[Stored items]
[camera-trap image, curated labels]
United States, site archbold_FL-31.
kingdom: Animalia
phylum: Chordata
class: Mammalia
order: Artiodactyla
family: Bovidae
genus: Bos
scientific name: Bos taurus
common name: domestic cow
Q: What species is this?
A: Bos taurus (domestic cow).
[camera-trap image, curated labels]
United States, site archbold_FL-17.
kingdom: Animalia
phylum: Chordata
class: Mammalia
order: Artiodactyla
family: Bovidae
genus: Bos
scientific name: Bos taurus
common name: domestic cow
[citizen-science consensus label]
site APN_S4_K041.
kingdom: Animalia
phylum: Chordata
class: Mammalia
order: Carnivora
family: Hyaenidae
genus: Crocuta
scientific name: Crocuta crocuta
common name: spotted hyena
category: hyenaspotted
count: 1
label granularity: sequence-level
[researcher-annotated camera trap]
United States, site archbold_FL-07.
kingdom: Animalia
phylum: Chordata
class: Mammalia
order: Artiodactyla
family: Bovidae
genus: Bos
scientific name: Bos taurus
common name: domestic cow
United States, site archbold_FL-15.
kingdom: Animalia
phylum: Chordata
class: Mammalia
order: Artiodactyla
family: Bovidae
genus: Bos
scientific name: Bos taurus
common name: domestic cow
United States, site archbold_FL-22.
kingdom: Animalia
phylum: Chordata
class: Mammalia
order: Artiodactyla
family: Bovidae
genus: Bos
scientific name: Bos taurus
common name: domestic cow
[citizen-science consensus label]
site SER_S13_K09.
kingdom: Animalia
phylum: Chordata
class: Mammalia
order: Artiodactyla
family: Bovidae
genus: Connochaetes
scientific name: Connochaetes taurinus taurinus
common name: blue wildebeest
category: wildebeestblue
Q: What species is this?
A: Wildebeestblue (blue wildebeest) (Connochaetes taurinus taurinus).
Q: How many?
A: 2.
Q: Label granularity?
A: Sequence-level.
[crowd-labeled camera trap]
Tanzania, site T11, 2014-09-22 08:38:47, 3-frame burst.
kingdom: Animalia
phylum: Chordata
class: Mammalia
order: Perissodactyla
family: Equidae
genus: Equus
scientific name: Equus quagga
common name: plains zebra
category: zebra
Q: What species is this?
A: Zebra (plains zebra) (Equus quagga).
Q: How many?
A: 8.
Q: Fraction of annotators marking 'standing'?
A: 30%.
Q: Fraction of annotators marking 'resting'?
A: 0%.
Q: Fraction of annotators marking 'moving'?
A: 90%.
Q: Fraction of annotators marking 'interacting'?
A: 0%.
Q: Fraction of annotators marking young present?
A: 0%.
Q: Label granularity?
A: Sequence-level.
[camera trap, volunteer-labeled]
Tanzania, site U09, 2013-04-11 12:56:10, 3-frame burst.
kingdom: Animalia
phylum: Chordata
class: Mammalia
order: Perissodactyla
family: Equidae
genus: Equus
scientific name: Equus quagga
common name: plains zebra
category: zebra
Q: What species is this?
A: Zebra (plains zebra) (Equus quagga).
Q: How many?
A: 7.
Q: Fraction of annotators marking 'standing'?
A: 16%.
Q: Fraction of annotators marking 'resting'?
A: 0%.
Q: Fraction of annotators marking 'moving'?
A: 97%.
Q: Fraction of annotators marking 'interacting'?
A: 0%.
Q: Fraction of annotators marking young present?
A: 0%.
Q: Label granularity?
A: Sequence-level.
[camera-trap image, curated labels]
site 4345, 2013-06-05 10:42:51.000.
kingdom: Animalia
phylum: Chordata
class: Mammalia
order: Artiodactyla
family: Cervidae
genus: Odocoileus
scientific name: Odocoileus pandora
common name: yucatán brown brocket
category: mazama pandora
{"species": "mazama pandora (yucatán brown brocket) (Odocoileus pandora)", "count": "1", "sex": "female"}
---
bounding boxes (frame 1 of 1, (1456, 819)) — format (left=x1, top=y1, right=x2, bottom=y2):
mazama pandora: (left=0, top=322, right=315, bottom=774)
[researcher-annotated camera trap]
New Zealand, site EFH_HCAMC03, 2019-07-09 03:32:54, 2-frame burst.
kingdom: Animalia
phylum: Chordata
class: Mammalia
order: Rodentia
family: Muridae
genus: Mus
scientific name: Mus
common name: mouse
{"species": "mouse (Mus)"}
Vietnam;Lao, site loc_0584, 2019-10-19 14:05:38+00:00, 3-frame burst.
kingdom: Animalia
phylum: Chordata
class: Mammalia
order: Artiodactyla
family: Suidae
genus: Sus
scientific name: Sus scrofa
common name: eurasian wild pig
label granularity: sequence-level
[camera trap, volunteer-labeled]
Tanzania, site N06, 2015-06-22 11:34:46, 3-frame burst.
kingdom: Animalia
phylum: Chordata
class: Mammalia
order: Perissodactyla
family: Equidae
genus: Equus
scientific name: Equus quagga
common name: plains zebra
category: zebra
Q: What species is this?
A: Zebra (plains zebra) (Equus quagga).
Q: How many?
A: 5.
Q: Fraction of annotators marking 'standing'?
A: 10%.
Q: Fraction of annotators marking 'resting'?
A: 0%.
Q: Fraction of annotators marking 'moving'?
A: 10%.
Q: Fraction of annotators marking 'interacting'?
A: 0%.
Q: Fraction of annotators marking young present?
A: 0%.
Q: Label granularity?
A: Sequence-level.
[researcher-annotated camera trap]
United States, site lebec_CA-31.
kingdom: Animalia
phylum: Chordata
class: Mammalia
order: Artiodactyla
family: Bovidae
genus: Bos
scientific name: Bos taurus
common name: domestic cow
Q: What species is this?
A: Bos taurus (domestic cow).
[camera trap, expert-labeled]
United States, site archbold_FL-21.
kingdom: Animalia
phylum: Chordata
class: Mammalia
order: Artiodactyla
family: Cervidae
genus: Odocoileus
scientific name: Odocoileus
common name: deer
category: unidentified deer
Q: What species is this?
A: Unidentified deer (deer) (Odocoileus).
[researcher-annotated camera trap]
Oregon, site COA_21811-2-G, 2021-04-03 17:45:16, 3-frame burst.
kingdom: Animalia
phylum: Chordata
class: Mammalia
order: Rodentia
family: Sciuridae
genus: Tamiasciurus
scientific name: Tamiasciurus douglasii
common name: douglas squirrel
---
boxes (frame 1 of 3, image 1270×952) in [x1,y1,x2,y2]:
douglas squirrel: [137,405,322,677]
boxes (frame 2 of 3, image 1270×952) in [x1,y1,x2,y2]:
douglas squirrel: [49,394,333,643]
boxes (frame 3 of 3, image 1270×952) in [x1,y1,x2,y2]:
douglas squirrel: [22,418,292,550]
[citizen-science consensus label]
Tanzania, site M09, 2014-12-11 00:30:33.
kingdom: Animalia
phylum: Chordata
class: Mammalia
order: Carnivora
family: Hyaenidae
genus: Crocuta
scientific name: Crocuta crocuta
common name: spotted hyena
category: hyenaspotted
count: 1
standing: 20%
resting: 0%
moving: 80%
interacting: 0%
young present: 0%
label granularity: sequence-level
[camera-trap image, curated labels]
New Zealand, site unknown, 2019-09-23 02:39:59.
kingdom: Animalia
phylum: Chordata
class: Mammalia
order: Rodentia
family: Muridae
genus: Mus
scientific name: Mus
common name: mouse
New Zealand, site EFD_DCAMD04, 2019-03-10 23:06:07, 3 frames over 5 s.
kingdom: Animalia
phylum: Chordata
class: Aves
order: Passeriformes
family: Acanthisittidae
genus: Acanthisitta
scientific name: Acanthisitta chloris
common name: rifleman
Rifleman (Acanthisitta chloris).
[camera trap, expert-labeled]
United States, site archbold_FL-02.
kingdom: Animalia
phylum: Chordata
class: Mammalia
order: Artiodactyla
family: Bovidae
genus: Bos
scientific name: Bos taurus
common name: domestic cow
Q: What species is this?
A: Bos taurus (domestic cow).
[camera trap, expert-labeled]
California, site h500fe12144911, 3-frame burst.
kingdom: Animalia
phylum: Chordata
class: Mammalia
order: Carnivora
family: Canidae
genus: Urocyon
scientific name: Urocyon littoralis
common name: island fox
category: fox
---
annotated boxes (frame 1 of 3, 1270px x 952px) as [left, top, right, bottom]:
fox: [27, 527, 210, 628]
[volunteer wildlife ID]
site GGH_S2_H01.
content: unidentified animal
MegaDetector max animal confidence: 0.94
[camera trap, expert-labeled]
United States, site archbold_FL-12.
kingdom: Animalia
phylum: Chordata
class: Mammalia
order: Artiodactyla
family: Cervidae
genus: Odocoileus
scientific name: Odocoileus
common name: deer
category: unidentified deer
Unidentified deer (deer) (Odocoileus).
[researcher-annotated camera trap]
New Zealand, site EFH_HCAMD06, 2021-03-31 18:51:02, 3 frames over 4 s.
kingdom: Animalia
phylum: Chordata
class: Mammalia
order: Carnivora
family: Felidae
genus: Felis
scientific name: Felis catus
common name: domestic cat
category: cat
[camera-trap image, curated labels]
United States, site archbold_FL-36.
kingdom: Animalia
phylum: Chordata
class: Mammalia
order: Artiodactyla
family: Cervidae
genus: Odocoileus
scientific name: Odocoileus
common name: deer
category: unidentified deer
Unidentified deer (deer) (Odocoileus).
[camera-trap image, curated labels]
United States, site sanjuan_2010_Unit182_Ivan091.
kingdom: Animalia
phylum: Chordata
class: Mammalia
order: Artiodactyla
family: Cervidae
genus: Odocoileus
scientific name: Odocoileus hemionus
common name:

Problem to solve: Counting only lines that hold "States", report how many there are in the records above, as a bare number.

Expected output: 11